Ollie Willis, 65, brought two of her teenage grandchildren along to a cookout in Roxbury Saturday afternoon. She wanted them to visit the booth where city workers were signing up kids for summer camps and jobs.
“I want to keep them off the street, keep them from getting into trouble or getting into drugs,” she said. “There's a lot of violence around here.”
Roxbury has seen a steep increase in violent crime this year. By late June of last year, District B-2 — which includes Roxbury and part of Dorchester — had seen six homicides, said Officer Catherine Shea. This year, there have been 12.
On Friday evening, a 19-year-old man was shot on Fenno Street and Walnut Avenue, just a block or so away from where the cookout was held. He survived, and police have apprehended two suspects.
Saturday’s cookout was the fourth in a series of events meant to connect children to summer opportunities to prevent neighborhood violence. Throughout the day, city officials and volunteers knocked on about 250 doors, manned the booth, and talked to residents of the Warren Gardens housing cooperative, encouraging them to keep their children occupied.
Earlier in June, similar events were held at the St. Joseph’s and Charlame I and II housing cooperatives in Roxbury, where 67 young people signed up to receive applications for summer camps and jobs.
A few dozen Warren Gardens residents came to the cookout; they said they wanted their children to do something productive for the summer — and to stay off the streets, which they said have become increasingly dangerous.
Christina Campbell, 43, who recently moved to Roxbury from Connecticut, signed up her 13-year-old son for camp to give his summer some structure.
“I don’t want him bored and doing silly things on the street,” she said. “You know what they say, idle time is the devil’s playground.”
Youngsters who spend their summers at camp or in a job are connected with mentors and learn skills — like cooperation, problem-solving, and sportsmanship — which equip them for success, said Barbara Ferrer, executive director of the Boston Public Health Commission. They also tend to be better prepared for the next academic year, she said.
The door-knocking and cookouts also help the city gauge neighborhood needs one-on-one, said Mayor Thomas M. Menino, who stopped by in the early afternoon. He expressed hope that keeping young people busy would ultimately curb crime. The police cannot do it alone, he said.
Dot Joyce, a spokewoman for Menino who joined in on the door knocking Saturday morning, said people seemed grateful to talk to city officials about their fears and concerns, especially after Friday’s shooting.

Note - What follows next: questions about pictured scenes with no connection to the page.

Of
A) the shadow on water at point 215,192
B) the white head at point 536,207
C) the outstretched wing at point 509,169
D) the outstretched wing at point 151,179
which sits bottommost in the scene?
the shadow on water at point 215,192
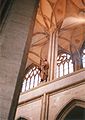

“After an incident like that, people want someone to talk to,” she said. “One woman was so happy just to talk to us. We didn’t walk away or leave them without anyone.”
On Monday, state and city officials will meet at the Shelburne Community Center in Roxbury to announce more initiatives to prevent gun violence and ask community leaders and residents for additional input.
The meeting will be attended by Ferrer and, among others, State Representatives Carlos Henriquez and Russell Holmes, and Boston Police Chief Daniel Linskey.
Earlier Saturday morning, Naomi Crumb, a Warren Gardens resident, knocked on about a dozen doors as a volunteer.
She said she hoped all parents and their children in the complex would see that summer opportunities really do exist.
“This is a very peaceful, clean area, and a good place to raise children,” she said. “I just wish the violence would stop.”